Quote the text on emergency department visits after hospital discharge word for word, from "Other potential interventions" up to and including "and better medications.".

--- Provided passage Enclosed Below ---

Other potential interventions were reported by 16% of patients, 10% of emergency physicians, and 10% of caregivers. From patients, other interventions related to staying in the hospital longer on last admission and better medication instructions from last admission. Other interventions reported by physicians included home physical therapy, improved primary care provision, and more home support. Physicians, but not caregivers, more frequently identified potentially useful interventions when patients did not (Table 3). Other interventions reported by caregivers included staying in the hospital longer, improved patient activity, and better medications.

DISCUSSION

Several findings from this study can improve the understanding of what factors influence the utilization of the ED soon after inpatient discharge and what interventions could potentially prevent them. Consistent with our hypothesis, there are significant discordances between patients, their caregivers, and emergency physicians. Additionally, emergency physicians and caregivers were able to identify factors and potential opportunities for prevention a significant, albeit variable, amount of time the patients did not. Perhaps not surprisingly, we found that across stakeholders, the majority of ED visits are perceived as related to issues from the prior hospitalization or progression of chronic disease or medical condition. Of some concern, we found that less than half of patients, physicians, and caregivers could identify an intervention to potentially prevent the ED visit.

--- End of Enclosed Provided passage ---
--- Material shown Enclosed Below ---

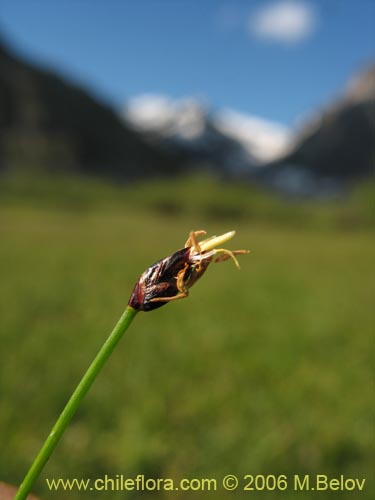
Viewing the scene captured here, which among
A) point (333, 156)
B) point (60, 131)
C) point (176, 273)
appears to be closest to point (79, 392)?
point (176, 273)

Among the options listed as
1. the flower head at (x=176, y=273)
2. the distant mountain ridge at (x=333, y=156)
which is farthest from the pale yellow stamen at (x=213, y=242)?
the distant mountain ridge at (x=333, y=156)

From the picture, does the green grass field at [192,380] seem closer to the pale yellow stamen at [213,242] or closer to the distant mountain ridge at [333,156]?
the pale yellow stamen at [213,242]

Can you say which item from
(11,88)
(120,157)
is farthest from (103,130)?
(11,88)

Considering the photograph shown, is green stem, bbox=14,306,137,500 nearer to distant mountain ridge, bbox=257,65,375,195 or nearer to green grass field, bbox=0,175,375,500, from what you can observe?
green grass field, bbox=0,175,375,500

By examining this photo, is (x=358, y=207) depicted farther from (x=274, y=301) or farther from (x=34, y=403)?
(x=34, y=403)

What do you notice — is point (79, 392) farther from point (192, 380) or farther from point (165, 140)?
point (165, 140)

--- End of Enclosed Material shown ---
--- Material shown Enclosed Below ---

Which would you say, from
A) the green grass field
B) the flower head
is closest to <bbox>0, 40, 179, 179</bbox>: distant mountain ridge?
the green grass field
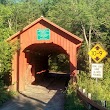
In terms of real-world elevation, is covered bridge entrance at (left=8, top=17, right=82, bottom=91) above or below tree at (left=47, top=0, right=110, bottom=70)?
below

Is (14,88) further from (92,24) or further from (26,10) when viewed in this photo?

--- End of Enclosed Material shown ---

Response to this exercise.
Other potential interventions were reported by 16% of patients, 10% of emergency physicians, and 10% of caregivers. From patients, other interventions related to staying in the hospital longer on last admission and better medication instructions from last admission. Other interventions reported by physicians included home physical therapy, improved primary care provision, and more home support. Physicians, but not caregivers, more frequently identified potentially useful interventions when patients did not (Table 3). Other interventions reported by caregivers included staying in the hospital longer, improved patient activity, and better medications.